[SUPPLIED DATA]
++++++

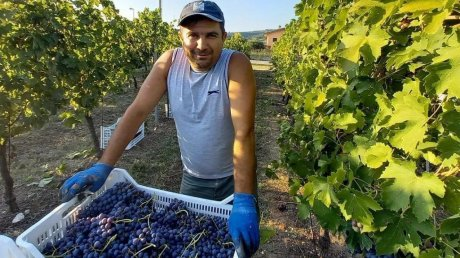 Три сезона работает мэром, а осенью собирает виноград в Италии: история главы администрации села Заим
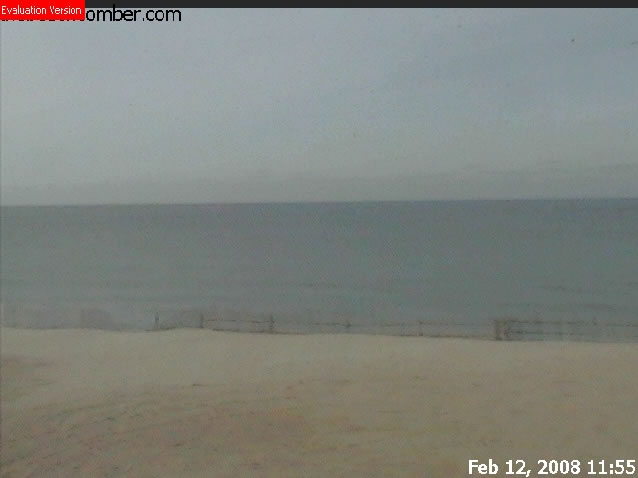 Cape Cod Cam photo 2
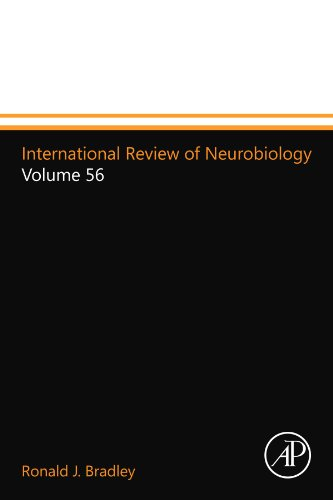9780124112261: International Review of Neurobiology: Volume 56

++++++

Please retype the listing in full, exactly as given, and skip every image.

[EXERCISE RESULT]
 Три сезона работает мэром, а осенью собирает виноград в Италии: история главы администрации села Заим
 Cape Cod Cam photo 2
9780124112261: International Review of Neurobiology: Volume 56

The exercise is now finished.